ЛЕНА: Да нет… хотим навестить одного старика.
Старик, не будь плох, уж высунулся в окошко и, незамеченный, слушает.
АЛЕХА: Знаю… видел дедушку… проследил за вами дважды от рынка.
ЛЕНА: Какого хрена? Тебе вроде бы добро сделали. Сказал тогда – адью, мерси… стало быть, адью… проваливай… на кой ты нам сдался.
АЛЕХА: Ага… адью… адъютант… прощайте, тетенька!
ИННОКЕНТИЙ АЛЕКСАНДРОВИЧ (из окна): Ты, парень, шибко грамотный. Заходи, коли так нужно. Не стой столбом.
Сидят. Алеха в кресле-качалке, ИННОКЕНТИЙ АЛЕКСАНДРОВИЧ с Леной на диване. Рустам на ковре у Лениных колен.
ИННОКЕНТИЙ АЛЕКСАНДРОВИЧ: Ну так что?
АЛЕХА (качается): Где-то мне надо пересидеть. Возле материного дома топтун, дружков забрали, а бабы мои все пуганые. Их с двух сторон достают – менты и змеиные куртки.
ИННОКЕНТИЙ АЛЕКСАНДРОВИЧ: Намек понял. Ладно, поживи, у нас неплохо, а я на тебя погляжу… каких только людей у нашего царя нет. Займешь ту комнату, большую… когда они тут (кивает на Лену и Рустама), тебе остается кухня. Там широкая лавка с шерстяным ковром… можешь и полежать.
АЛЕХА: Ладно, я пока добрый.
ИННОКЕНТИЙ АЛЕКСАНДРОВИЧ: Скорее я.
АЛЕХА: Это мы потом рассудим, дедуля, кто добрей… лично я очень даже могу озвереть.
РУСТАМ (взрывается): Учитель, гоните его… я их тут уже разглядел, блатных… они не знают, что такое благодарность.
ЛЕНА: В шею… Иннокентий Александрыч, в шею гоните!
Алеха показывает нож. Рустам тоже.
ИННОКЕНТИЙ АЛЕКСАНДРОВИЧ (Рустаму): Уж и с ножом… тоже мне пацифист.
АЛЕХА (прячет нож, открывает ногой дверь): Попомните меня, голубки… адью, старый сводник… (распаляется) …кровью харкать будете!
ИННОКЕНТИЙ АЛЕКСАНДРОВИЧ: М-да… непересекающиеся миры.

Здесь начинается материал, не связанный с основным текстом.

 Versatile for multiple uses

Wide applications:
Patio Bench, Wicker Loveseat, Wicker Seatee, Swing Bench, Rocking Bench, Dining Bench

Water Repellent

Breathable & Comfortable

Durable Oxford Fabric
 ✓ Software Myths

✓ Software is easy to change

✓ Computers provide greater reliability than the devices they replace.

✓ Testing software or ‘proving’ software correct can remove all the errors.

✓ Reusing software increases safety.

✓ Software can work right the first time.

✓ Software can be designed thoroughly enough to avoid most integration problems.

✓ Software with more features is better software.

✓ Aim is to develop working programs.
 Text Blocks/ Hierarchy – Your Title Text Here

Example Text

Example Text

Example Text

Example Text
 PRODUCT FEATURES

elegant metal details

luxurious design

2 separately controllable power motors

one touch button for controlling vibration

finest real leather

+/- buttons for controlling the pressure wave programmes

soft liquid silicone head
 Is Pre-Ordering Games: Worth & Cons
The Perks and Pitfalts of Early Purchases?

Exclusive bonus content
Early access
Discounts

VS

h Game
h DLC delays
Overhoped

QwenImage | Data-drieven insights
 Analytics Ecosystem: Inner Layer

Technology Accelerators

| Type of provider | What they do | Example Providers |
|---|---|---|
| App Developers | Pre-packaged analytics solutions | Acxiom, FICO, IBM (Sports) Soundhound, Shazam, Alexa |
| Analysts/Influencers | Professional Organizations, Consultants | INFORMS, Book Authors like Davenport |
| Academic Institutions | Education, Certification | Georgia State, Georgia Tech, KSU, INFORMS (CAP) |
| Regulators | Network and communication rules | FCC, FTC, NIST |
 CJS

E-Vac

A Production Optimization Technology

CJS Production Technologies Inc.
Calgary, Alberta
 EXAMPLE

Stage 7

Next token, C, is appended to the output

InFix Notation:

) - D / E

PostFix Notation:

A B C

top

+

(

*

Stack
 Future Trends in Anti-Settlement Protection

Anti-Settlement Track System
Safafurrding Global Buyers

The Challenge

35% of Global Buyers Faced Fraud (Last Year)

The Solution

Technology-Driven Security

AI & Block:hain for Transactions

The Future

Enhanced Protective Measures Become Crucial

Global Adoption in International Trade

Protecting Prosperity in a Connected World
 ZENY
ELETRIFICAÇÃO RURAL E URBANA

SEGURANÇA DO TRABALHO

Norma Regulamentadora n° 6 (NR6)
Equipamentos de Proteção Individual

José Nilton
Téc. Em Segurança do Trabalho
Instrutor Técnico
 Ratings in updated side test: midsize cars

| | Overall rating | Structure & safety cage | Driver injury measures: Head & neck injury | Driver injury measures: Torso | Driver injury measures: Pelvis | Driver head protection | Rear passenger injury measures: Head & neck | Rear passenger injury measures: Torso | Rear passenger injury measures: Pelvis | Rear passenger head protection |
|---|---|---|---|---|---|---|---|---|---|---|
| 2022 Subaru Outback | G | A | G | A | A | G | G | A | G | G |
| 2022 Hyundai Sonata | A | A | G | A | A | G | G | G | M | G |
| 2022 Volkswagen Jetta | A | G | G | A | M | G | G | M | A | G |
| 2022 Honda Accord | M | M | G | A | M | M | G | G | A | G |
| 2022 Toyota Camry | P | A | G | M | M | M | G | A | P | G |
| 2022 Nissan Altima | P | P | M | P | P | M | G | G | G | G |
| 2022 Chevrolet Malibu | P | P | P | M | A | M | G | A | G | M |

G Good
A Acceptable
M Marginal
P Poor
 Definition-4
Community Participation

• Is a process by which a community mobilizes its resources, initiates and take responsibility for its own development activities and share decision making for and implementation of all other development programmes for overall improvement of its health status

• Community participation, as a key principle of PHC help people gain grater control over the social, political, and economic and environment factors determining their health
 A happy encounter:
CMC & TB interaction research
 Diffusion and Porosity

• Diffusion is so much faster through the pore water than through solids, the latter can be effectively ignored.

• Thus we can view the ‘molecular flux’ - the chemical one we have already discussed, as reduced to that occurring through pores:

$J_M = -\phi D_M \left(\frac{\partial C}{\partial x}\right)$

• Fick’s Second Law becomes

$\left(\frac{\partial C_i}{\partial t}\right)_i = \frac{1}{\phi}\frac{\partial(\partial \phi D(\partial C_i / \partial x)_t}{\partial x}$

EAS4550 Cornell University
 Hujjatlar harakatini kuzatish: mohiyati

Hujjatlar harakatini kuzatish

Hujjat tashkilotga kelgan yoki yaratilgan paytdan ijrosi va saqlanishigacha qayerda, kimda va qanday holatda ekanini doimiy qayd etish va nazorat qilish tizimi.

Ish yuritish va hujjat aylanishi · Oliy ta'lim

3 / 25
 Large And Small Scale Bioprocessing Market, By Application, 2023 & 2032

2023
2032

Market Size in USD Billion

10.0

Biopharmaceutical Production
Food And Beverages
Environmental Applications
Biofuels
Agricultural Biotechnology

Рустам в темноте идет по улице. Снова снег, фонари, и ставшая родной свиридовская мелодия играет с Рустамом: то подойдет поближе, то отлетит куда-то вдаль. Улица время от времени превращается в проезжий тракт, фонари в верстовые столбы, а освещенные окна многоэтажных домов в дрожащие огни печальных деревень. Рустам не вдруг замечает, что рядом с ним идет Али.